Publié le 06.05.2024 | Texte: Lisa De Visscher

Le mois dernier, dans le cadre de la présidence belge de l’Union européenne, les ECAP ont eu lieu en Belgique. Cela fait déjà plus de vingt ans que ces European Conferences of Architectural Policy tournent partout en Europe ; cette fois, elles étaient organisées à Bruxelles par la Team Vlaams Bouwmeester et la Cellule architecture (FWB). Trois jours durant, des décideurs venus de presque tous les pays d’Europe se sont réunis dans le but de développer une Baukultur commune, une réflexion sur la qualité architecturale.

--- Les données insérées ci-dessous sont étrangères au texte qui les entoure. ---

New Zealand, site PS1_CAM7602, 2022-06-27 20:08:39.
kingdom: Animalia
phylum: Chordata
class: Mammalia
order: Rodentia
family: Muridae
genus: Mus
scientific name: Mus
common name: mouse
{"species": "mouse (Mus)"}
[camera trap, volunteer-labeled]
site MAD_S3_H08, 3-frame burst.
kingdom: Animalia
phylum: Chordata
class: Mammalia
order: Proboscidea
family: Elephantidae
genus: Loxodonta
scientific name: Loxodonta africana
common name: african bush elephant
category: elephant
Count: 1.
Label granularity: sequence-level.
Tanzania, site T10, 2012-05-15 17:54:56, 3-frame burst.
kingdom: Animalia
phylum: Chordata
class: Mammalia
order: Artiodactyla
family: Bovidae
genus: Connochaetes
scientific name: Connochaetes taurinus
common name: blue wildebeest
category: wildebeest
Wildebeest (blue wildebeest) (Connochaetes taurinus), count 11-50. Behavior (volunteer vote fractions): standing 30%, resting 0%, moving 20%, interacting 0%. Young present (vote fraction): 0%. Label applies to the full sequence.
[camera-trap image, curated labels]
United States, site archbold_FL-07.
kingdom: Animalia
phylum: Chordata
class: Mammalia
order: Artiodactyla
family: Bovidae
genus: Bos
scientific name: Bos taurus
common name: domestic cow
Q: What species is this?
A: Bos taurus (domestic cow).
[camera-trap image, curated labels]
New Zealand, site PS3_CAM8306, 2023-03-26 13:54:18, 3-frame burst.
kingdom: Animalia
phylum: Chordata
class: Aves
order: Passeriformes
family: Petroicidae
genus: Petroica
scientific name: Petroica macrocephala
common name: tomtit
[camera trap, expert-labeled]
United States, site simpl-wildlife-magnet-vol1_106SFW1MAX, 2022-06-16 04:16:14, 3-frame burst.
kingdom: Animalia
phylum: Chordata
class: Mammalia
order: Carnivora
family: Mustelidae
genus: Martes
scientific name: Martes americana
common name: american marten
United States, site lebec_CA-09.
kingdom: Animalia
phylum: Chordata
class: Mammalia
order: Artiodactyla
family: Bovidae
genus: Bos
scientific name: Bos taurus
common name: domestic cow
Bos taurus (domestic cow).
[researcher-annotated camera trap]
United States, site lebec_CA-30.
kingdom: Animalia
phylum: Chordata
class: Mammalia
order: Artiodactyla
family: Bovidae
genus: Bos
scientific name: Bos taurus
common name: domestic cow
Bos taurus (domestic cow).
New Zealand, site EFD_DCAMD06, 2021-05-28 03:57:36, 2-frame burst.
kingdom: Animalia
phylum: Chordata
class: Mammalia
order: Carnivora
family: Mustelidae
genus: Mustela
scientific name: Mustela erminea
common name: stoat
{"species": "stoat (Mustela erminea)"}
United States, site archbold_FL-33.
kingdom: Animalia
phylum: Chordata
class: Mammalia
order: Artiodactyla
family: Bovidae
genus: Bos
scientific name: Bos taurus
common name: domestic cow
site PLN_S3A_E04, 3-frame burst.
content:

Cette édition était placée sous le signe de la « co-construction », à savoir comment les commanditaires publics peuvent tenir compte des différents acteurs que sont, par exemple, les promoteurs privés, les concepteurs et les citoyens. Quel rôle jouent-ils, dans quelle phase du projet une collaboration est-elle possible et via quels mécanismes ? Et surtout : comment faire pour que la qualité du projet soit systématiquement au cœur de chaque interaction ? Les séances plénières ont approfondi ces questions. Les responsables présents et les différentes parties prenantes ont été conviés à se pencher ensemble sur des cas concrets lors de trois séries d’ateliers thématiques interactifs préparés et modérés par Citytools et la Faculté d’Architecture et d’Urbanisme de l’Ugent ; chaque atelier était l’occasion d’aborder le rôle d’un des acteurs – le secteur immobilier, les citoyens ou les concepteurs. Chaque session abordait un cas belge et un cas étranger.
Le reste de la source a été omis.